Invece, con mia somma sorpresa, è stato proprio uno dei membri interni della commissione a proporre l’obiezione che avevo in mente io. Ha poi espresso, con grande chiarezza e con la competenza di un conoscitore della materia, tutte le sue perplessità sul crollo degli edifici del WTC. Ne è nata una breve e liberatoria discussione in cui ciascun insegnante ha proposto i suoi dubbi sulla versione ufficiale all’attenzione degli altri. C’era nell’aria un senso di sincera sorpresa, come se a ciascuno sembrasse irreale poter rendere esplicita la propria convinzione che l’informazione ufficiale sia un cumulo di ridicole e puerili menzogne. Se nemmeno gli insegnanti delle scuole superiori si fidano più della realtà confezionata dagli ufficialisti e dai loro strumenti di tutela dell’ortodossia, vuol dire che i teorici del “complotto islamico del malvagio stregone” hanno i giorni contati.
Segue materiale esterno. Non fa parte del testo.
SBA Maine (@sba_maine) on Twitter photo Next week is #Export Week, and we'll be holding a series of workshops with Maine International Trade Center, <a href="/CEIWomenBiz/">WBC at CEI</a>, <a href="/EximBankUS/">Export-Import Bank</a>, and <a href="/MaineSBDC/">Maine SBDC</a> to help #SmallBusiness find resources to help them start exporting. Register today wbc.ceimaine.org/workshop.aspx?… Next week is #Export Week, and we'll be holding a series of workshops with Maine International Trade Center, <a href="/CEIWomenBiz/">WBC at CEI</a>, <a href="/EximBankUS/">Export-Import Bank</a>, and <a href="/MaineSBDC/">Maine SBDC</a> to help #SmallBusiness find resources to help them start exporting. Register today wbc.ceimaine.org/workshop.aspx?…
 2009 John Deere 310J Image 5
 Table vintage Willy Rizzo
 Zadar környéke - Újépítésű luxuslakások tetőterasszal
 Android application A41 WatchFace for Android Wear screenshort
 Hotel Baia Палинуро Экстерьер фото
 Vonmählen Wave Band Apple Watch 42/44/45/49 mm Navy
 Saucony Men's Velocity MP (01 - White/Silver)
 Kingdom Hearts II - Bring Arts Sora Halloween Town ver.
Non è colpa loro. Le loro fandonie erano abbastanza stupide e folli da entrare nell’immaginario collettivo e rimanerci per secoli, come la favola dei bambini fenici sacrificati al dio Cronos inventata da Diodoro Siculo in funzione anticartaginese. Un fumetto splendido, d’idiozia sublime e rutilante realizzazione, con tutte le carte in regola per entrare a far parte delle favole della buonanotte che gli studenti di tutto il mondo studiano con sollecitudine sui testi di storia. Come potevano sapere che si sarebbero trovati a vendere la propria realtà proprio nel momento in cui essa entrava in superposizione con un’altra, nel bel mezzo del declino precipitoso dei loro referenti culturali, alla vigilia di una fase di misurazione della funzione d’onda, il cui collasso non promette, per il loro universo, niente di buono? Potete chiamarli venduti, se volete. Ma a casa mia, signori, questa si chiama sfiga.